See references below in Community Approaches/Mentions.

Database Architecture?

DB Options:

So far, from posts I have collected, most approaches seem to use the single database, single schema (inferred) approach.

Edit: See this comparison between different models (Single Schema/Multi Schema/Multi DB). The single db/single schema (row level security) approach feels like it aligns with Redwood more than the other options. This approach is best suited where the data structure between tenants is the same, which fits with the prisma schema. This approach is also noted in several sources as the easiest approach to scale.

Schema/DB Model

General DB model structures seem to revolve around the bullet train/blitz model. It connects Organizations and users via the membership table.

Auth

@dthyresson Discord Mention: Clerk offers 'Organizations' as part of their product. @KrisCoulson: RFC: Extend useAuth with custom functions #2431

Routing

Subdomain option: customer1.domain.com and customer2.domain.com URL Path option: teamstream.gg/org1, teamstream.gg/org2/eventCode

Organizational Switching/Session/Context Handling

If users are part of multiple organizations, would RW need to help handle switching between orgs during a user session?

Other Mentions:

Generators, Directives, Services, Helpers Prisma Middleware Docs Writeup or Starter Template

Community Approaches/Mentions:

Single DB & Blitz Model

From this question by Milecia which kicked off a multi-day discussion on multi-tenancy:

KrisCoulson — 07/16/2021 @Milecia i am using redwood with multi tenancy as simon said are you trying to use multiple dbs? Or just one db. I am handling it with one db. I implemented it myself but after the fact found this guide on blitz which is pretty much how I am handling it. https://blitzjs.com/docs/multitenancy

viperfx — 07/17/2021 @KrisCoulson do you support switching orgs in your UI? I am curious to see how you are handling sessions and how your redwood app handles the "current" orgID for the user.

KrisCoulson — 07/18/2021 @viperfx currently their is not really a switching orgs UI but a user will be able to be apart of multiple orgs. But the way my app is set up I just have the orgs directly in the url. teamstream.gg/org1, teamstream.gg/org2/eventCode I modeled it similarly to github. github.com/redwoodjs

Then in your services and no with secured services I run this

export const requireMembership = ({ role, org } = {}) => {
  requireAuth({ role })

  if (typeof org === 'undefined') {
    throw new ForbiddenError("You don't have access to do that.")
  }
  if (
    typeof org !== 'undefined' &&
    typeof context.currentUser.memberships[org] === 'undefined'
  ) {
    throw new ForbiddenError("You don't have access to do that.")
  }

  return context.currentUser.memberships[org]
}

From @Tobbe

Tobbe — 07/19/2021 I also do multi-tenancy, and I also built it before reading that blitz post.
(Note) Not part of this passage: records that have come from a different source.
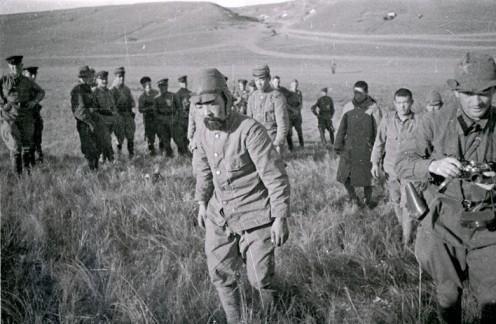 揭秘二战中一个朝鲜人打遍了全世界,从东北一直打到诺曼底
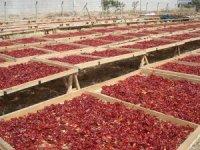 """KMTSO Başkanı Zabun: """"Maraş biberi küresel marka konumundadır"""""""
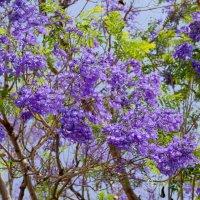 фиолетовое дерево :: Александр Деревяшкин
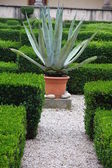 Agave and aloe plant in the flower bed of a convent — Stock Photo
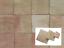 m-Cotto-Platten-15x15cm-Terrakotta-Fliese-Kacheln-Bodenplatten-Tonfliese-natur Indexbild 1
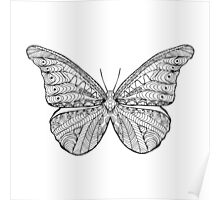 Beautiful black white butterfly Poster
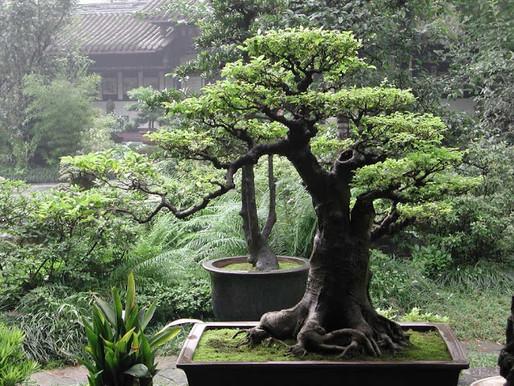 Bonsai Bakımı ve Bonsai Kültürü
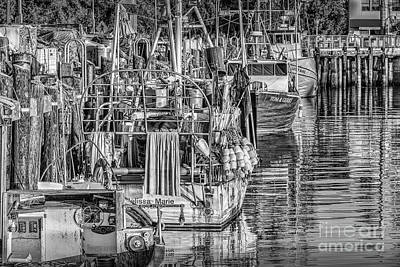 Photograph - San Pedro Fishing Fleet by David Zanzinger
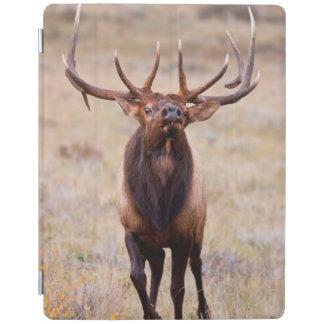 Elk (Cervus Elephus) Bull Herding Harem iPad Cover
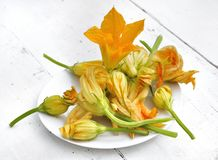 Zucchini flowers Royalty Free Stock Image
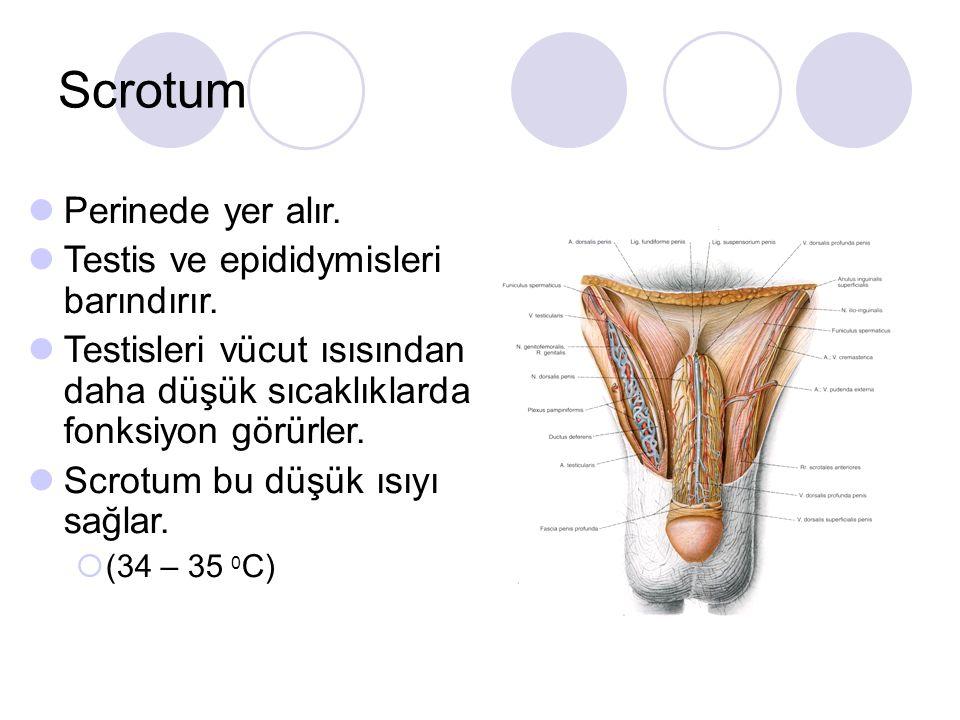 Scrotum Perinede yer alır. Testis ve epididymisleri barındırır.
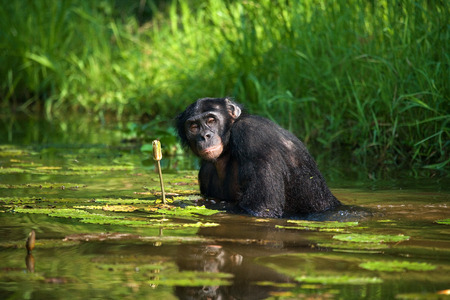 Bonobo sits at the pond. Democratic Republic of Congo. Lola Ya BONOBO National Park. An excellent illustration.
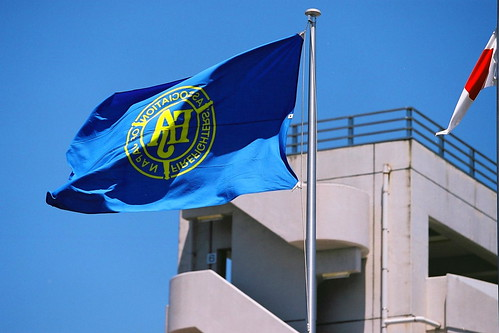 Association flag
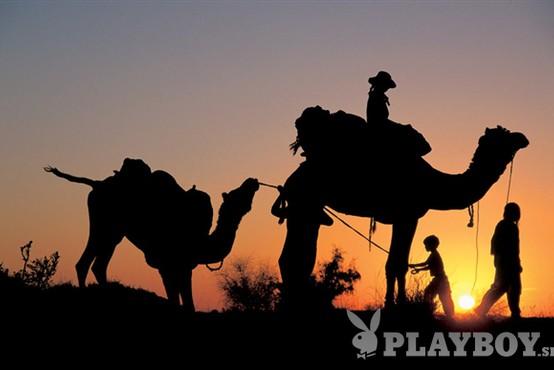 Štrik za vrat pa na kamelo!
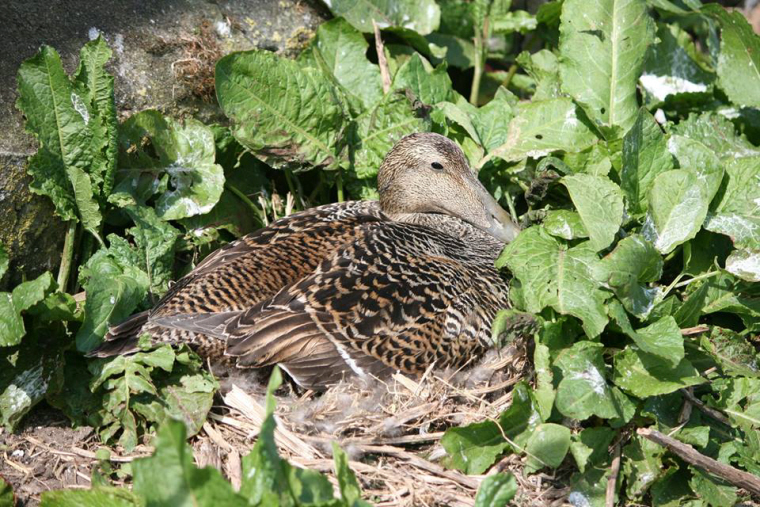 Image of eider-duck-female-nesting-in-plants-on-the-ground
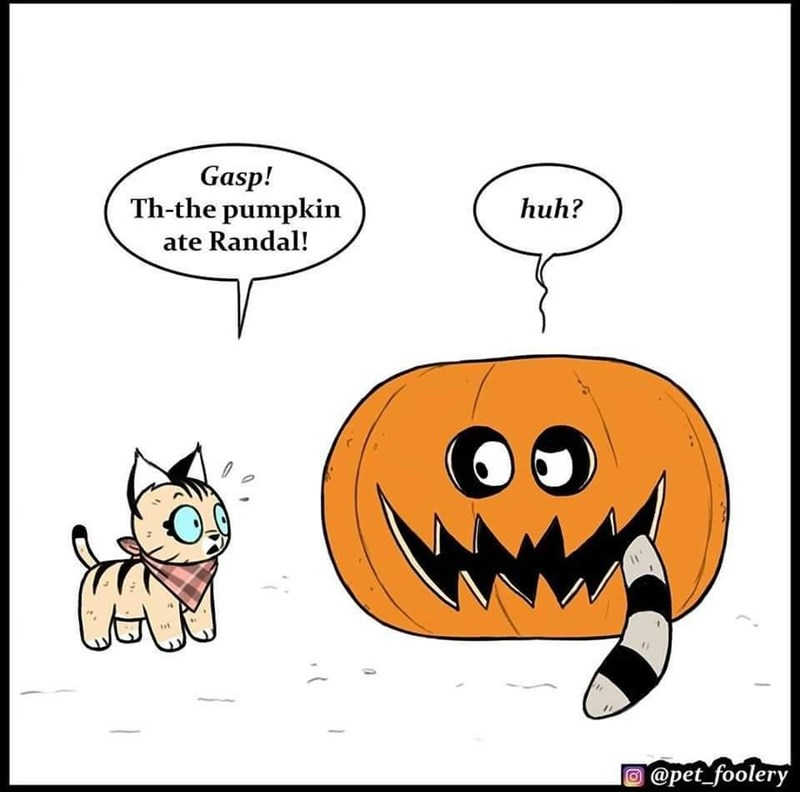Cartoon - Gasp! Th-the pumpkin huh? ate Randal! @pet_foolery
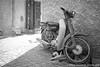 A Dog's Life (Juno Bengochea) Tags: dog sleep scooter morocco marrakech marrakesh marrocos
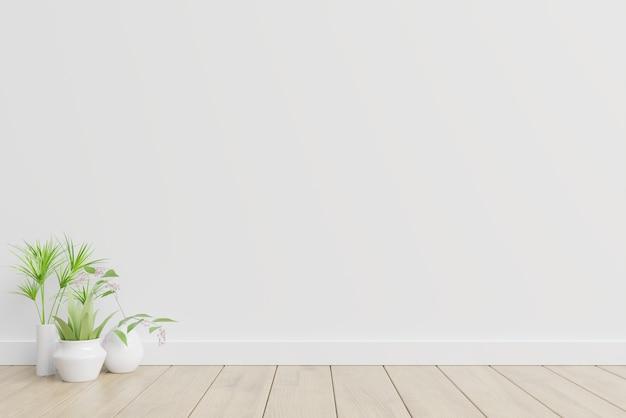 Biała aranżacja wnętrz z roślinami na podłodze.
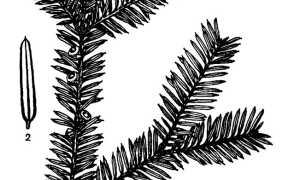 Торрея тисолистная: описание и особенности выращивания, применение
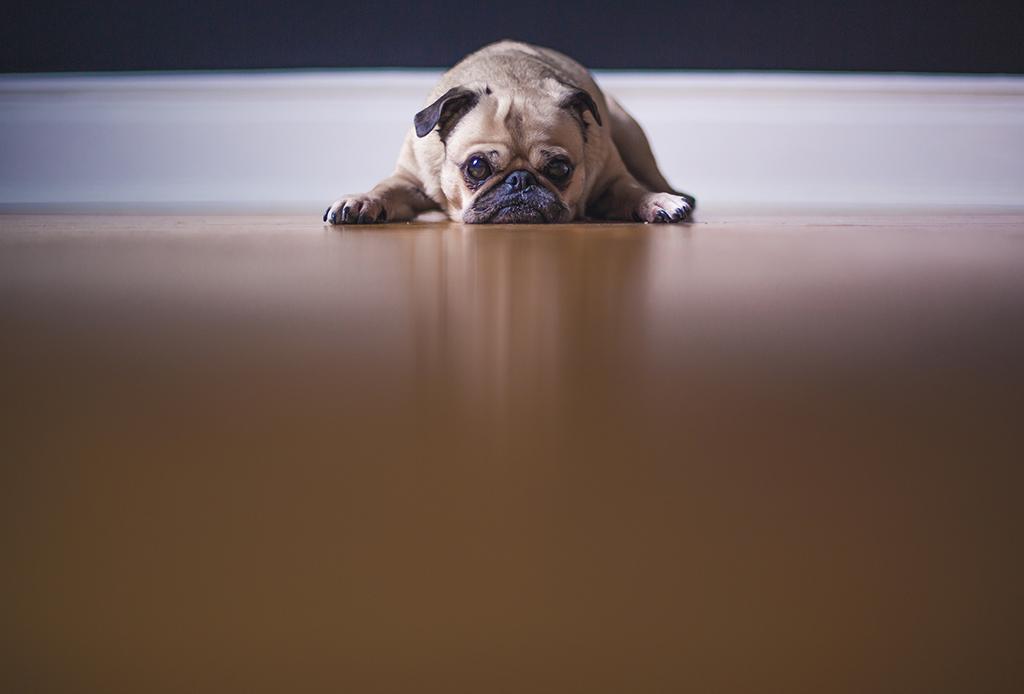 Así es como debes comenzar a entrenar a tu cachorro - depresion-cachorros-3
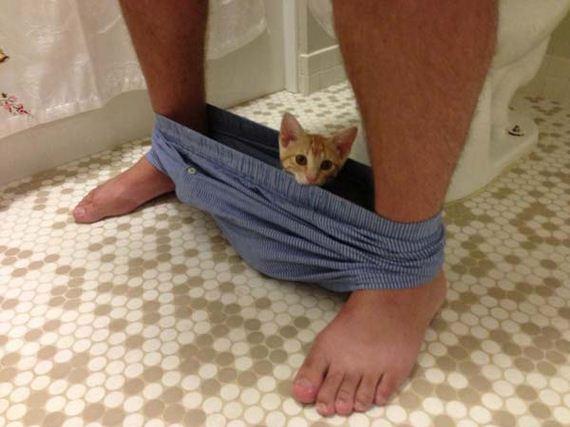 bathroom-pets1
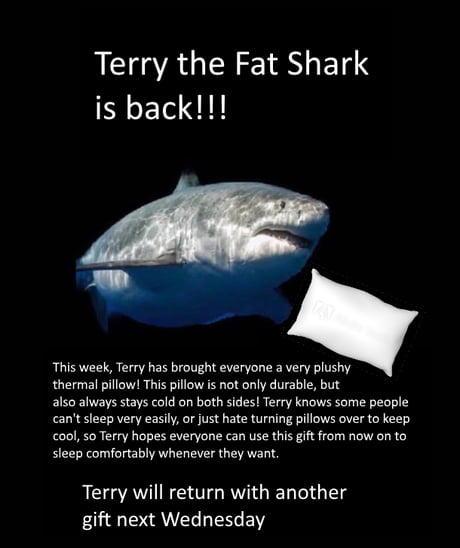 Terry the Fat Shark is back!!! This week, Terry has brought everyone a very plushy thermal pillow! This pillow is not only durable, but also always stays cold on both sides! Terry knows some people can't sleep very easily, or just hate turning pillows over to keep cool, so Terry hopes everyone can use this gift from now on to sleep comfortably whenever they want. Terry will return with another gift next Wednesday Sharks Organism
My table names are obviously different, but other than that my setup is very similar as well. My top level entity (my "organization") is a Team. What's a little bit different is that I then have two kinds of what Blitz calls "memberships", I have Players and Coaches. So a User can be a Player in different Teams, but also a Coach in different teams. Theoretically a User can even be a playing coach, so both a Coach and a Player in the same Team. But I also haven't built any profile-switcher yet. But when I do it'll probably be an option on the settings page. Or possibly an icon with a drop-down menu in the top right corner. But 99% of our users will most likely just be one user, connected to one player or coach, connected to one team. So it's not very high-prio right now to get it done. Or / page is our landing page with login and register buttons. After someone logs in I check if they're a coach, if so I redirect to /coach otherwise I redirect to /player. I imagine I'll have to add a profile picker later when I do the front-end support for switching profiles.

Clerk Use:

BSKnuckles — 06/15/2022 I'm doing this currently and am mixing a bit of Clerk's Organizations features with multi-tenancy data like Blitz demonstrates. When using Clerk you can include the organization memberships in your currentUser if you want to allow users to toggle between different orgs and only query data related to the one they are "active" in.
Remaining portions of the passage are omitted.